Et pourquoi ces jeux cruels ? Je me suis demandé longuement si, par cet obscur et absurde esprit de compensation commun à la plupart des femmes, elle ne se soulageait point sur un souffre-douleur placé par le hasard à sa portée, du remords qu’elle avait d’en torturer un autre…

Ce serait la bonne explication, pour si peu qu’elle aimât son mari. Mais, quant à cela, je suis fixé. Elle ne l’aime plus. Certains symptômes ne trompent pas et ce sont justement les plus futiles. J’ai remarqué que, depuis qu’elle sait elle-même à quoi s’en tenir, elle porte des bijoux et des vêtements qui, depuis l’aventure de Londres, n’avaient jamais quitté le fond des malles. Une femme que n’effrayent plus les témoins d’un bonheur effacé ne pense plus à ce bonheur. Je ne suis pas un faiseur de maximes, et je vous offre mes observations pour ce qu’elles valent. Convenez que, pour un homme si pleinement épris, je ne me laisse point trop aveugler.

Il faut dire qu’elle se charge de m’ouvrir les yeux. Si j’étais tenté de mettre à profit cette connaissance que nous prétendons tous posséder de l’éternel féminin, elle aurait tôt fait de m’apprendre que l’outrecuidance d’un mari volage ne doit point servir nécessairement la présomption d’un amoureux fidèle.

Voici bien des sentences… Pour parler net, je crois que, malgré l’apparence, je ferai sagement de ne m’y point frotter. Je me flatte de la connaître. Des années de camaraderie et nos anciennes confidences — du temps où je portais les chandelles du ménage — m’en ont appris sur elle plus que son mari n’en sût jamais. C’est une bonne fille assurément. Mais l’imprévu, quel qu’il soit, lui donne un sang-froid de vieux militaire. Je la crois tout à fait incapable de céder à une surprise. C’est justement pour cela qu’elle joue sans cesse avec le feu.

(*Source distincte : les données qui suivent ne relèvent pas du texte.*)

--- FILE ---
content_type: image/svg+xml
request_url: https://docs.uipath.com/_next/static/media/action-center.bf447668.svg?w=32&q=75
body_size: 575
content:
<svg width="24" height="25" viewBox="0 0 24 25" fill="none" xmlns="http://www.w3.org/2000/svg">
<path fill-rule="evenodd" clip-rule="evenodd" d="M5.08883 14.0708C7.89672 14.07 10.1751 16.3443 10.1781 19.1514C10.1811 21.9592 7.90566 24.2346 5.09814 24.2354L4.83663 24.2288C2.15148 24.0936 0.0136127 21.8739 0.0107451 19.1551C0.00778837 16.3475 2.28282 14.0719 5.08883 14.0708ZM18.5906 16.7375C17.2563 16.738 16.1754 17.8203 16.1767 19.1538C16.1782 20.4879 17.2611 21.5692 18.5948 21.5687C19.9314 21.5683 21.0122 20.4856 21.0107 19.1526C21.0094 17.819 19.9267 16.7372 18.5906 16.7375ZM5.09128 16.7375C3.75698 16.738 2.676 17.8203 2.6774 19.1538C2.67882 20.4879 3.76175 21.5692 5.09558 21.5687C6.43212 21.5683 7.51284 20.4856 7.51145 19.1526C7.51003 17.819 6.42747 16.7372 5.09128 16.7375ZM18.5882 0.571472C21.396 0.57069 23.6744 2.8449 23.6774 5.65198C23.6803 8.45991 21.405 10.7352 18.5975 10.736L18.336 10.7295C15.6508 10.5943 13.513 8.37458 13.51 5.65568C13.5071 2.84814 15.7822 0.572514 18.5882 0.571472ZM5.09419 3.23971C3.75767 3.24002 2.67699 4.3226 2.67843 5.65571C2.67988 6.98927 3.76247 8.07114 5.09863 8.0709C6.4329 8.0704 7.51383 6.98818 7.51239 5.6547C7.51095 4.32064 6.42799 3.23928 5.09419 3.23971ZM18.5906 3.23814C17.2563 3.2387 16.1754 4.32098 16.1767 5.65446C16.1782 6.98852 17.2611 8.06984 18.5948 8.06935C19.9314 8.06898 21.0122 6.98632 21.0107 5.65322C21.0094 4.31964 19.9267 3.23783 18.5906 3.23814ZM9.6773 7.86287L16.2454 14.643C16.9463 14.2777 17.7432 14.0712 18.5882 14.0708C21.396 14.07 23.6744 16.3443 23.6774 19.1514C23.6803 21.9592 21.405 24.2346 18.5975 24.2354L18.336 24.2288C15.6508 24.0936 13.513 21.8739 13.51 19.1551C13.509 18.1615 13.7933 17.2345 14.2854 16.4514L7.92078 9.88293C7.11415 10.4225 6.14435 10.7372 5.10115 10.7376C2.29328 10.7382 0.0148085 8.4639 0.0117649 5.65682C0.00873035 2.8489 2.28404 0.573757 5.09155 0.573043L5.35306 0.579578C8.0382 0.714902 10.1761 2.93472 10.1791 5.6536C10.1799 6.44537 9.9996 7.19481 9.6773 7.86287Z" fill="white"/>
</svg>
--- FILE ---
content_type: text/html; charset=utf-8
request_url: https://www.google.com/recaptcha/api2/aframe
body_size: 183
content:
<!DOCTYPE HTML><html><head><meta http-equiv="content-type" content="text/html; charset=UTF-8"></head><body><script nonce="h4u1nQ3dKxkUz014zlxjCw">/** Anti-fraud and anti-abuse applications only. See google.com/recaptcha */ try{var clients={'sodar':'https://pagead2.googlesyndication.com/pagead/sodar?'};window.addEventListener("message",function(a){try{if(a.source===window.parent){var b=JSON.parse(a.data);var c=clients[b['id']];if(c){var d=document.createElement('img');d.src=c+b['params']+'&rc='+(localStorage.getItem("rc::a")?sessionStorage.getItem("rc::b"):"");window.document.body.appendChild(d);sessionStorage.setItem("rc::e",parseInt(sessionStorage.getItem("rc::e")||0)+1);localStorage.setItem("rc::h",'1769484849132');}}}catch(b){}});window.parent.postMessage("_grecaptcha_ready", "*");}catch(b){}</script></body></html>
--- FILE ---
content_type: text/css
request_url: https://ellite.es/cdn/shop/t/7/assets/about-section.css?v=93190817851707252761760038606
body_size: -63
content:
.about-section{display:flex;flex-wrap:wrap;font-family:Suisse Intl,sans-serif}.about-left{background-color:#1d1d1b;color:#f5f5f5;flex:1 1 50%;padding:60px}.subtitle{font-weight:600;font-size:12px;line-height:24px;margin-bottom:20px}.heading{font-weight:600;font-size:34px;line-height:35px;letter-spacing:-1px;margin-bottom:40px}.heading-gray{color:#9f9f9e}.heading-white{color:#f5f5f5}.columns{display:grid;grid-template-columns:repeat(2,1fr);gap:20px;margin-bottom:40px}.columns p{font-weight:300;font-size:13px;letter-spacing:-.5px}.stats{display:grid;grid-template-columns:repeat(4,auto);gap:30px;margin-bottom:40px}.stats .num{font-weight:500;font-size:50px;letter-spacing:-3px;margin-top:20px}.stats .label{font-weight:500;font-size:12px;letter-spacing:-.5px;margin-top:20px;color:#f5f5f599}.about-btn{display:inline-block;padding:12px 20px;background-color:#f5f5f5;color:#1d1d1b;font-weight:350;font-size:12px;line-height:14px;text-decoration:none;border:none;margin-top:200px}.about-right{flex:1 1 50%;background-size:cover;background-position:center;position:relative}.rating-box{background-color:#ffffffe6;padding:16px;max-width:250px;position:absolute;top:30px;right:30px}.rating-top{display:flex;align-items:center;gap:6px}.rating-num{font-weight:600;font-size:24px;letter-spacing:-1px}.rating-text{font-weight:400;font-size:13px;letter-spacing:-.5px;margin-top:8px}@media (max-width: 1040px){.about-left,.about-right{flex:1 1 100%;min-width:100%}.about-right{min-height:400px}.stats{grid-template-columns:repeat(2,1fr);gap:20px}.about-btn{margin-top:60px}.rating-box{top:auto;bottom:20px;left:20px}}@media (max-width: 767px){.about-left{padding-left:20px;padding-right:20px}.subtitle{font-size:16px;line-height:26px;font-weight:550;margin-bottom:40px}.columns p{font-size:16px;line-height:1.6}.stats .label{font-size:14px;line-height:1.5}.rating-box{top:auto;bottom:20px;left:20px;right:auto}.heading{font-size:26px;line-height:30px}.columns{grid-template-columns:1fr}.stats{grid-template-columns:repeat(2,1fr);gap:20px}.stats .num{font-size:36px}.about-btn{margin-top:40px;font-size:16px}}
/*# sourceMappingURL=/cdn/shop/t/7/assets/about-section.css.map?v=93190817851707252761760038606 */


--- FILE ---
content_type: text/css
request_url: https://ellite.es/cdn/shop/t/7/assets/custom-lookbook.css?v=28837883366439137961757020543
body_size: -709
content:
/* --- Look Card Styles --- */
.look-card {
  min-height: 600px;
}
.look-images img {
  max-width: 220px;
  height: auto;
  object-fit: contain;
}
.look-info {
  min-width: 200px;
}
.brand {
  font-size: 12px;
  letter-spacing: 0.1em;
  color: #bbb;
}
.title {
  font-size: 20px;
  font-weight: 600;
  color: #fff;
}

Ah ça ! monsieur, n’allez pas la prendre pour une rouée ou pour une coquette. C’est une gamine, pas plus, incapable d’un vrai calcul ou d’une vraie cruauté ; mais elle sauterait par une fenêtre plutôt que de se plier aux exigences d’un amant importun. Cela se sent si bien en elle qu’aucun ami de la maison ne lui fit jamais la cour. Je suis le premier. Elle me le dit souvent, et chaque fois cela la fait rire aux larmes. Je fais comme elle, et vous aussi : nous voilà tous d’accord.

Tous, hormis le mari. Je vous ai parlé d’une lettre que j’ai reçue ce matin. Six pages, monsieur, six pages dont l’écriture froide et mécanique ne fait que souligner le fiévreux désordre du texte. C’est un homme égaré. Tantôt il me demande humblement de sermonner la fugitive, tantôt il exhale sa colère de me savoir, moi, son ami d’enfance, le complice de cette équipée. Et il ne comprend pas, non, il ne comprend plus désormais, que courant le monde aux trousses de sa femme, je me conduis, depuis six mois, en amant torturé par le désir. Ainsi ce garçon, qui ne manque ni de méfiance ni de finesse croit à l’absurde histoire qui chatouille son orgueil. Il s’imagine tranquillement que l’ami du ménage, le bon gros type n’a fait que céder à la complaisance attendrie de tous les bons gros types, en accompagnant l’épouse irritée à seule fin de veiller sur sa vertu. Tout cela malgré la scène que je vous ai racontée et les déclarations que je lui ai faites. C’est inimaginable !

Ces choses, vous le concevez, m’irritent et me déroutent. Les agaceries de la femme et l’ outrageante certitude du mari, les lettres de l’un, les demi-tendresses de l’autre et toute cette complication passionnelle et ces façons de théâtre, oui monsieur, tout cela épuise mes facultés d’intrigue. Je me suis, ces jours derniers, demandé sérieusement, si le mieux, pour nous tous, n’était pas que je m’en allasse n’importe où, sans adieux et sans explications.

Pendant une heure j’ai lutté avec moi-même, debout et stupide dans ma chambre, sans faire un mouvement, nez à nez avec mes bagages posés sur le lit. J’ai failli l’emporter. Mais je me suis donné, pour attendre encore, de bonnes raisons ; et puis j’étais à bout de forces, privé de sommeil, horripilé par la perspective d’une nuit en wagon. Dans le silence nocturne, j’ai hoché la tête, puis j’ai déboutonné mon gilet sur mon ventre de gros homme que l’on croit résigné.

Alors, une fois de plus, j’ai pris conscience de ma défaite et une larme, glissant de mon nez, est tombée sur le devant de ma chemise, juste à la place de mon nombril.